Requests:
1 – Decide whether each statement agrees with the ether thread. Answer yes or no for each, and quote the exact words from the thread that decide it.
(a) The formula for the ether velocity holds in the preferred (harmonic) coordinates.
(b) For the Schwarzschild metric in harmonic coordinates, the ether velocity is nonzero.
(c) SR is the limit of GR with no nontrivial gravitational field.
2 – According to the ether thread, what does the classical Lorentz ether require?
3 – Quote the ether thread starting with "SR is the limit" and going on through "zero ether velocity.".

++++ Text passage ++++

You said on one hand there was motion and on another said the metric velocity is zero - I am usually a clear thinker so I am wondering as to the nature of your aether. You say it is rooted in gravitational physics and maybe that is true, but it has been clear as mud so far. Not to be offensive.

I don't understand your problems with the simple formula $v^i(x,t) = g^{0i}(x,t)/g^{00}(x,t)$ which holds in the preferred (harmonic) coordinates.  In general, it defines a nontrivial velocity.  But in particular cases (Minkowski metric, Schwarzschild metric, FLRW ansatz, all in harmonic coordinates) we have $g^{0i}(x,t)=0$ and therefore the ether velocity for these cases will be zero.

SR is the limit of GR where we have no nontrivial gravitational field, so that the metric is the Minkowski metric $\eta^{\mu\nu}$.  This metric is obviously a case where the formula above gives also $v^i(x,t)=0$. So, in the SR limit, where my theory should give the classical Lorentz ether, we have automatically what is required for the classical Lorentz ether, namely zero ether velocity.

++++ Entries supplied ++++

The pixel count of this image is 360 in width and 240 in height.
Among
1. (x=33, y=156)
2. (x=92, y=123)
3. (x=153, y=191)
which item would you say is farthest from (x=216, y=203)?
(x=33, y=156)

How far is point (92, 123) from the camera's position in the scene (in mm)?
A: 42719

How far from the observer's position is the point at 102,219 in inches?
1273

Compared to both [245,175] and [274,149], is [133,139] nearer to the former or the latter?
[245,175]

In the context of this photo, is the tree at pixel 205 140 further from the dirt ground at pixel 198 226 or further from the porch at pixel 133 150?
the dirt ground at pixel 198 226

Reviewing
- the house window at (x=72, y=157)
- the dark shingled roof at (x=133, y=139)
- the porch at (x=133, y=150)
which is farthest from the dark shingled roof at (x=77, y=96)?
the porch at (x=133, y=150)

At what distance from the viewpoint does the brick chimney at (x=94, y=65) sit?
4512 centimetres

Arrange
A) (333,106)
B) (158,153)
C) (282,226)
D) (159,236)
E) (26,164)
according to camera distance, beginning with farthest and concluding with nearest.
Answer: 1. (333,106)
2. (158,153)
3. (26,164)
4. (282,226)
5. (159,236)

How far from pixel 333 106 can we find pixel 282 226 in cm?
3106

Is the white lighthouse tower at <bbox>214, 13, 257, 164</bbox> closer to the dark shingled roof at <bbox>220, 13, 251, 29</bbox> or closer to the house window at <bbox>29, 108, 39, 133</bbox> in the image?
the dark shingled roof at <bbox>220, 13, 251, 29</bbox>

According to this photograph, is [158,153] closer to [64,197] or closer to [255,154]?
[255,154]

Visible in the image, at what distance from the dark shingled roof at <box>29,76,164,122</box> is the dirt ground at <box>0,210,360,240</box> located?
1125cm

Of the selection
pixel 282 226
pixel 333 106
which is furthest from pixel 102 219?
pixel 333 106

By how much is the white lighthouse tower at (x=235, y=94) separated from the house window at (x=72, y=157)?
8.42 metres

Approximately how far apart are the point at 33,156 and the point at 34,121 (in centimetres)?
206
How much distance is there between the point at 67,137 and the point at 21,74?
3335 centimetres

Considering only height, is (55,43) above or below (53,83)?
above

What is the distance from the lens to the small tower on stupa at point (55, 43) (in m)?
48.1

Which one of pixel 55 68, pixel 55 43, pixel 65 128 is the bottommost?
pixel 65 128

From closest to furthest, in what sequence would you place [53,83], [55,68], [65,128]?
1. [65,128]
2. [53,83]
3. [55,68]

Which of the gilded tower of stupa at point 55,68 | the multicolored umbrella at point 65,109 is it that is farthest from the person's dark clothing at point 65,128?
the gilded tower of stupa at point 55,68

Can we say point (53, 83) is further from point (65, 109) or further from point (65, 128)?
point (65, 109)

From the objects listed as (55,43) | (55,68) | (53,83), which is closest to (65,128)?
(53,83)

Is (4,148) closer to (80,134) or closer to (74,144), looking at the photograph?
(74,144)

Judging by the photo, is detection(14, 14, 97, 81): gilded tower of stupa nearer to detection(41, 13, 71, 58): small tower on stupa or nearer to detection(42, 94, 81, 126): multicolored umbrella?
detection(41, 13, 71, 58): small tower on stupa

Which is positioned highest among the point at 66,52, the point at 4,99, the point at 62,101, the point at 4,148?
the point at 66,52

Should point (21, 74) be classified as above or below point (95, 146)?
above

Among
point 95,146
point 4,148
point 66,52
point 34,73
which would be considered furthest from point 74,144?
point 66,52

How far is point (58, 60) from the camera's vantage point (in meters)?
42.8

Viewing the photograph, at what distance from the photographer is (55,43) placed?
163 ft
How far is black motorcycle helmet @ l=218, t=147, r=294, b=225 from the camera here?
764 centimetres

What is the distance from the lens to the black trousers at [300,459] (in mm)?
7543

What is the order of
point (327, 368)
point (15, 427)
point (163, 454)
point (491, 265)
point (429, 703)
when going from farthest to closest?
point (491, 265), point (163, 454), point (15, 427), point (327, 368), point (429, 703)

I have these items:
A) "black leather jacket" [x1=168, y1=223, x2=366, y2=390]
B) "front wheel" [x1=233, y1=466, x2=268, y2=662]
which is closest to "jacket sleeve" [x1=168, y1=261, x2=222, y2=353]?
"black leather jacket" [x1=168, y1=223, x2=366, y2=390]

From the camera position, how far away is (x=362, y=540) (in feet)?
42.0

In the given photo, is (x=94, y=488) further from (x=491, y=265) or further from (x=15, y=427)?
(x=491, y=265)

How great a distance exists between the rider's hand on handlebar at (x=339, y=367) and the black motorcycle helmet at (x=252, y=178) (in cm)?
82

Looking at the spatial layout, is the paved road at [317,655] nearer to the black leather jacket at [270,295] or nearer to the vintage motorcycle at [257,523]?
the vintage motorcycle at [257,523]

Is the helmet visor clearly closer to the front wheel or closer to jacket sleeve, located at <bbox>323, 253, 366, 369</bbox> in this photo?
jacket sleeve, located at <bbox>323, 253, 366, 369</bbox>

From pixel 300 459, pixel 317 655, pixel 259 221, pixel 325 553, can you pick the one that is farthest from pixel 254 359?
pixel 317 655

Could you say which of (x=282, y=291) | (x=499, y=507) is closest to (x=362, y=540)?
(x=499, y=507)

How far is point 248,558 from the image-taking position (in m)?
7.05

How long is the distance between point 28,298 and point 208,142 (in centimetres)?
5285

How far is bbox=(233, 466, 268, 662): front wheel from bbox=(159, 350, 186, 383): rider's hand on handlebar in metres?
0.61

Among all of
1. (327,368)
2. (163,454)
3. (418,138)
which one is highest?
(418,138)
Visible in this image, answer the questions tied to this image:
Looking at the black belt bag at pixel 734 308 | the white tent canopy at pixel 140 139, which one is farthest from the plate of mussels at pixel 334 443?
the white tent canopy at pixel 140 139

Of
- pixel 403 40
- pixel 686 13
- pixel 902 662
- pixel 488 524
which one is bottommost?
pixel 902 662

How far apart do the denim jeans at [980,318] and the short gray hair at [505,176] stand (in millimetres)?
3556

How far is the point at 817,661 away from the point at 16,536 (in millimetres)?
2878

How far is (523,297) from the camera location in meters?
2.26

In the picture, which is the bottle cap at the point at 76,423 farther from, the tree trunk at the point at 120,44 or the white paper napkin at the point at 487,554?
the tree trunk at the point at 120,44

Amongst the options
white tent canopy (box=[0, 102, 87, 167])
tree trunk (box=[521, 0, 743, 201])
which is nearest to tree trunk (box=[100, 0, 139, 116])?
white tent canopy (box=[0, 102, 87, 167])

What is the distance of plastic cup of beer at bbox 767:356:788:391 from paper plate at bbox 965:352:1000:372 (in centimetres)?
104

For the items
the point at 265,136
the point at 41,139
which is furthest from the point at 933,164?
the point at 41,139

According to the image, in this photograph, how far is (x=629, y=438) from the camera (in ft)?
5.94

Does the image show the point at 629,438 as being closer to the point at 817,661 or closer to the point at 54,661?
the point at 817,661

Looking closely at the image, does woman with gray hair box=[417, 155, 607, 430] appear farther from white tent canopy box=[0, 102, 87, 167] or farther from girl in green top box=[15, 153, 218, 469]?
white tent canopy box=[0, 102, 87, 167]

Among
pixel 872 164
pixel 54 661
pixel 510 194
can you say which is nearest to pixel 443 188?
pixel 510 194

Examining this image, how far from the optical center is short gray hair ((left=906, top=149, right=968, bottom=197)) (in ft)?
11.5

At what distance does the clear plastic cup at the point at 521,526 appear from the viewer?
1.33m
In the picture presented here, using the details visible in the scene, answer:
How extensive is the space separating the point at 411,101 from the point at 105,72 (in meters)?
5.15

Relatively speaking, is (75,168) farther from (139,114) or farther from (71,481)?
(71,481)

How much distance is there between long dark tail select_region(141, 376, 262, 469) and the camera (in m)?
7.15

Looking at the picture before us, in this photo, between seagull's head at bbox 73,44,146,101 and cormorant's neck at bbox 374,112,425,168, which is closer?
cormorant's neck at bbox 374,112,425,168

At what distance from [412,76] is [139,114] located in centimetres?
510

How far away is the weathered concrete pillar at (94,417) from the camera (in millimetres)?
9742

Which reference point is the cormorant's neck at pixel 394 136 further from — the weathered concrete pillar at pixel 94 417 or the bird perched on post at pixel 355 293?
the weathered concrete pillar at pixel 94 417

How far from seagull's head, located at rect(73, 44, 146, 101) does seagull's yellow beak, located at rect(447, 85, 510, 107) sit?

++++

Solution set:
1 –
(a) Yes: "which holds in the preferred (harmonic) coordinates"
(b) No: "we have $g^{0i}(x,t)=0$ and therefore the ether velocity for these cases will be zero"
(c) Yes: "SR is the limit of GR where we have no nontrivial gravitational field"

2 – Zero ether velocity.

3 –
SR is the limit of GR where we have no nontrivial gravitational field, so that the metric is the Minkowski metric $\eta^{\mu\nu}$.  This metric is obviously a case where the formula above gives also $v^i(x,t)=0$. So, in the SR limit, where my theory should give the classical Lorentz ether, we have automatically what is required for the classical Lorentz ether, namely zero ether velocity.